Okay lets start this entry.... Well two start off with my mind, I am feeling mixed emotions! In fact I am feeling almost all the basic moods. Happy- Because I am growing closer to a old friend who I never thought I would get this close to again.... But you know what I like it, I mean we stopped being friends for quite some time, and when I think about... I think we just needed to take a break and start over because right now it's going great. *knocks on wood* Sorry don't wanna jinx myself. Anyways also Sad- Because I am lonely.... Just wanting to feel wanted&loved/you know what I mean! Also Angry- Because My parents do not see and don't understand my feelings/relationship towards Mr. D. I let them see what they wanted to see, I made them see my relationship towards him as a brotherly/sister kind of thing... But really him and I could be much more, but only my parents can't see it!
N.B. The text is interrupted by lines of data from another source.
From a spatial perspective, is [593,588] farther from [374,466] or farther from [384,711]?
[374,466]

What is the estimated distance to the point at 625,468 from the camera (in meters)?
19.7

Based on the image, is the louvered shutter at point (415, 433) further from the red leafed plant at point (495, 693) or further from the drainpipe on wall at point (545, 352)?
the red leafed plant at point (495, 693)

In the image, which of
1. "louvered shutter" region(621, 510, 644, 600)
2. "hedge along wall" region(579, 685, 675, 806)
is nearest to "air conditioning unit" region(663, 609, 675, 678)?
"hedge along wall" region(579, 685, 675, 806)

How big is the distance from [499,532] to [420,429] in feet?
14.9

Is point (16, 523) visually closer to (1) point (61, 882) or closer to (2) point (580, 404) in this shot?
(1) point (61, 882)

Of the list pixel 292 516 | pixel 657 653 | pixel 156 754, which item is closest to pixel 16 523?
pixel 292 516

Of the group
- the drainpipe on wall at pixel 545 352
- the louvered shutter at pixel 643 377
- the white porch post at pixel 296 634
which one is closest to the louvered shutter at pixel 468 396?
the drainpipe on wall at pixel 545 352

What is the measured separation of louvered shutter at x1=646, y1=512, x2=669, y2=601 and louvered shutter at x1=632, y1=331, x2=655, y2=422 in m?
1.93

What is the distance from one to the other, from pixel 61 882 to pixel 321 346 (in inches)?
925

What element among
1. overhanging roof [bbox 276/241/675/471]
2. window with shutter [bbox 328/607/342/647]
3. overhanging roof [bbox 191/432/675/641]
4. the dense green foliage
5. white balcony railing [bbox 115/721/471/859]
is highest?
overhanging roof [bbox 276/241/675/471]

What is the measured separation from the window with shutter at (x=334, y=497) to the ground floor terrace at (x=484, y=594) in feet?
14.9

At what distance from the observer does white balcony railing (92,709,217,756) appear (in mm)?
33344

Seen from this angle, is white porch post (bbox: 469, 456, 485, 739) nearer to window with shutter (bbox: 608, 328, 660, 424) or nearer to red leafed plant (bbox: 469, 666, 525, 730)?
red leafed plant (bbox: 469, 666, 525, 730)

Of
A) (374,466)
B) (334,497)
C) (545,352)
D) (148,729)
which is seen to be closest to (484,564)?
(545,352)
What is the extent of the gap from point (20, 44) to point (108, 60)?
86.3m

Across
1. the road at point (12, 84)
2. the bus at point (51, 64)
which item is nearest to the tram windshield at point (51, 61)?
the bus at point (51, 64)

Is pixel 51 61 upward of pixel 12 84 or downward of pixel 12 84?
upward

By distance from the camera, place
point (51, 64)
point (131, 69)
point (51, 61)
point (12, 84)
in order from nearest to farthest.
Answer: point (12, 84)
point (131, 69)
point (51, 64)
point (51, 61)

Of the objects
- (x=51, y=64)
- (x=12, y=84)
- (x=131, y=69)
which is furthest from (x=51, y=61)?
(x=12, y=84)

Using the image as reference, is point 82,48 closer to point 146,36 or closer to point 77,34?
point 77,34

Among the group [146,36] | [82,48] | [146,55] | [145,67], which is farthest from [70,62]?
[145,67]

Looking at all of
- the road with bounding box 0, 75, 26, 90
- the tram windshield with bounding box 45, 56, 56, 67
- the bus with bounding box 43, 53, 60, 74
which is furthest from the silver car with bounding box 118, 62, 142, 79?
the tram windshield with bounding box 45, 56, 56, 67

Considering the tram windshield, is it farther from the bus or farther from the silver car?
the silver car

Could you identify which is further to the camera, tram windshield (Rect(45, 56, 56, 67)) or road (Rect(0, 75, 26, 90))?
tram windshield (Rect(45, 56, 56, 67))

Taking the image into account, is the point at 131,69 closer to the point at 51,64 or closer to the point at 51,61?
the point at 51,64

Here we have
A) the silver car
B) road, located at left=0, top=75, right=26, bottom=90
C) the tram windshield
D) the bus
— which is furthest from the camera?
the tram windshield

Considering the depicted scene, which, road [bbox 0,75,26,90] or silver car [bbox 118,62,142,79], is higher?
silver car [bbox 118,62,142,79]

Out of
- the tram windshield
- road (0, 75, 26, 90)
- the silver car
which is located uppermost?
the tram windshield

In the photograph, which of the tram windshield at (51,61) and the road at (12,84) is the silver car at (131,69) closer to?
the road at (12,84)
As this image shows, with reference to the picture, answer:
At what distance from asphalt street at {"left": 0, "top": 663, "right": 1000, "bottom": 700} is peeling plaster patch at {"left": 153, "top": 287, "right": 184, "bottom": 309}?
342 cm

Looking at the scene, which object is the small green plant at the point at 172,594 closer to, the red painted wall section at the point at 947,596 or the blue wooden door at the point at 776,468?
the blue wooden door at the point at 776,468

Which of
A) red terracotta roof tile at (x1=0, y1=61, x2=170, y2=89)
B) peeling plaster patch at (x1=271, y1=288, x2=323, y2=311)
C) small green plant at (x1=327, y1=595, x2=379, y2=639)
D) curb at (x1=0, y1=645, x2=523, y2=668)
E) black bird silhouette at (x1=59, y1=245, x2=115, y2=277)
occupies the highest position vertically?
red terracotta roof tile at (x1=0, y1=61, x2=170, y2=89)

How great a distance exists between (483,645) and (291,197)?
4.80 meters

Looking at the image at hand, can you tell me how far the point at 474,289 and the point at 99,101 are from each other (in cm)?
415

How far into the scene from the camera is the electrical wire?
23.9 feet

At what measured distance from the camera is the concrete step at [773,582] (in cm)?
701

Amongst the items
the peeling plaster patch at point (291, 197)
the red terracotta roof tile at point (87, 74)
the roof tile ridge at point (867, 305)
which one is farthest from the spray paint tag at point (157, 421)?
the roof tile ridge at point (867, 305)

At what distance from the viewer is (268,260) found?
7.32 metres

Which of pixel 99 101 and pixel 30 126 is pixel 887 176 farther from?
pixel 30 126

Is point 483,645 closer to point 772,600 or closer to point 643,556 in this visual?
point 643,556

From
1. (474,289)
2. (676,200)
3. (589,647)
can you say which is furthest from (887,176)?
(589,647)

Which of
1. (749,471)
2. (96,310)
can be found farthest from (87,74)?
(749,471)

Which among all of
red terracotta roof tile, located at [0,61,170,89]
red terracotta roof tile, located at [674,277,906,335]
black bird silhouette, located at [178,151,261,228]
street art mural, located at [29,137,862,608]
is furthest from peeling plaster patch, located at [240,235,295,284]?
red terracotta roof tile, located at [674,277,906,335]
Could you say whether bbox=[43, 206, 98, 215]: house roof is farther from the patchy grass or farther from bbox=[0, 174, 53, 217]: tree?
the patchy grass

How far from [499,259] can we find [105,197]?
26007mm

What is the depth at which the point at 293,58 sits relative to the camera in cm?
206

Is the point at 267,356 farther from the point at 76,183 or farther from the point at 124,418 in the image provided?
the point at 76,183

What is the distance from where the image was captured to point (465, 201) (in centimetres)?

And It bugs me because I don't think they ever will, my mom will never approve and my father will always say we'll discuss this later, and then puts it off!..... Pressured- My school/ grades/ being a good daughter and student. See and there's more but that would just take to long!
Well off of boys topic.... I am growing closer to Ms. A! And it shocks me because I would have never thought of me and her becoming this close a few months ago. But you know what it's okay! Because I would rather be a close friend or even a friend to her than not at all.
I would type more but well... I got to go talk to some friends and dream! so night night!